On entre ici dans une zone de conseil et nous n’irons donc pas plus loin afin de ne pas perturber ceux qui ne liraient pas le disclaimer ci-dessous, ce en quoi ils auront bien tort. Car nous ne donnons ici qu’un avis général. Que serait notre métier si nous ne pouvions affiner notre expérience (qui se trompe parfois, rappelons-le) au regard d’une analyse personnalisée qui intègre les paramètres qui sont les vôtres ? Dès lors que vous souhaiteriez avancer dans cette voie, nous vous invitons à nous contacter pour un rendez-vous en ligne ou en présentiel.
(*) Ce contrat n’est plus commercialisé depuis 2015.
Disclaimer : Le présent article n’est pas donné à titre personnel, n’est pas un conseil en placement et ne vise pas à placer de l’argent dans un fonds spécifique.
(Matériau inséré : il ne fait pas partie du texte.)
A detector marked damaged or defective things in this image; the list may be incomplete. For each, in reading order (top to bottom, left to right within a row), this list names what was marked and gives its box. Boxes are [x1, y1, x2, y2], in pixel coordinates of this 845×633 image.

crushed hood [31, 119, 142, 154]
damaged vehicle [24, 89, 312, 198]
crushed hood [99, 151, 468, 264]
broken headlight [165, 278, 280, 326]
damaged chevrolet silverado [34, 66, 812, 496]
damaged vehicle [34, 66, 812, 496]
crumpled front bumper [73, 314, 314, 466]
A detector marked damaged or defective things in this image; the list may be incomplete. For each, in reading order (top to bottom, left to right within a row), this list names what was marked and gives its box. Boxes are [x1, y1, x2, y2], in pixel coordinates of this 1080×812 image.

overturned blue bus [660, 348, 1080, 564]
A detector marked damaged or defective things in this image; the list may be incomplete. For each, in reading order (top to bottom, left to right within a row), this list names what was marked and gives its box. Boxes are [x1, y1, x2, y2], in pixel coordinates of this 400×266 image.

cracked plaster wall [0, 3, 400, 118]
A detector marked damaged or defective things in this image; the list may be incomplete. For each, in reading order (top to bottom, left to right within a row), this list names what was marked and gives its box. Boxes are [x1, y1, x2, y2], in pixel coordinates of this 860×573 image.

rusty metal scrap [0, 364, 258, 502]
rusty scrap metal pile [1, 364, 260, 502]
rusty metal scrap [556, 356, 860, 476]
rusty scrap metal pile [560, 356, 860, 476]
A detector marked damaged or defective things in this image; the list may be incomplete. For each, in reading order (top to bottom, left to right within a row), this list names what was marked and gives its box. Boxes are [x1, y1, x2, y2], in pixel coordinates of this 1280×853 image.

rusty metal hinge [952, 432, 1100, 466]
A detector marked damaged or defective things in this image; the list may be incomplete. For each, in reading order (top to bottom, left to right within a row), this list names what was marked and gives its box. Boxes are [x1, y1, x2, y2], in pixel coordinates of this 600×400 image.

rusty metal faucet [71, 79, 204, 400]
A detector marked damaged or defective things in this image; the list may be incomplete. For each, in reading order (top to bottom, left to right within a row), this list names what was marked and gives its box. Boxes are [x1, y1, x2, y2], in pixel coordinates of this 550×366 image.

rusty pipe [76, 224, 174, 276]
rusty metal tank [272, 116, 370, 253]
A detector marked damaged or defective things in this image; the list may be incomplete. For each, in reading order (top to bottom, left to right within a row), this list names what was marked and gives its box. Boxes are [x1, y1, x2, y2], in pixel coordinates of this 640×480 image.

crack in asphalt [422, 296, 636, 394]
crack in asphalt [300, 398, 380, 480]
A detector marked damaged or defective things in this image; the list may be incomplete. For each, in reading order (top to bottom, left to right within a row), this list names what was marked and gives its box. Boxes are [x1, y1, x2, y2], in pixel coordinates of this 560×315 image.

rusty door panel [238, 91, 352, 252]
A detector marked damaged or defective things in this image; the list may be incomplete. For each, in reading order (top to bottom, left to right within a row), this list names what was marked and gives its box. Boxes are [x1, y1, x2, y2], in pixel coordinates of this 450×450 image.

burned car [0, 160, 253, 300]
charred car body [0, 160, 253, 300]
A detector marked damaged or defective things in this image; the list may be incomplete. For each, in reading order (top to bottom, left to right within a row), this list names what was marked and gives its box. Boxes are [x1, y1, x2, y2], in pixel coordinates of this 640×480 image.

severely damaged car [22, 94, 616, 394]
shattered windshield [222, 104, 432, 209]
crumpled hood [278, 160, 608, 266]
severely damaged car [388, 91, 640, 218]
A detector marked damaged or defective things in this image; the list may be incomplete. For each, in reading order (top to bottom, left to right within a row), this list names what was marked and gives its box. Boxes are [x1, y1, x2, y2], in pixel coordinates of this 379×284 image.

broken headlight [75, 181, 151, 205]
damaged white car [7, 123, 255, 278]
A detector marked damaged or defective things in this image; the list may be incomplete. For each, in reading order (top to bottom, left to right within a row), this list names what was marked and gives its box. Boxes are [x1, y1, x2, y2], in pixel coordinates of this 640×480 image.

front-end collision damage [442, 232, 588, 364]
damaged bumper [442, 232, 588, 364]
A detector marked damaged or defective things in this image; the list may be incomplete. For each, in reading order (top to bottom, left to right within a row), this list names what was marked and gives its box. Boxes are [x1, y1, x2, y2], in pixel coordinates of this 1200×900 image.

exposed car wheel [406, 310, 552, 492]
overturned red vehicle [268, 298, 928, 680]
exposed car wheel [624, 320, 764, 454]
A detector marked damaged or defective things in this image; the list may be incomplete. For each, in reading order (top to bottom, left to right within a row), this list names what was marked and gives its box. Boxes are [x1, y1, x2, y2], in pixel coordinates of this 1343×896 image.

Cette démarche doit être faite avec votre courtier qui prendra les mesures opportunes pour déterminer, si ce n’est déjà fait, votre profil d’investisseur et vérifier avec vous le placement le plus adéquat par rapport à votre situation. Lisez toujours les documentations officielles publiées par les assureurs et disponibles en suivant les liens proposés ou les documents en téléchargement.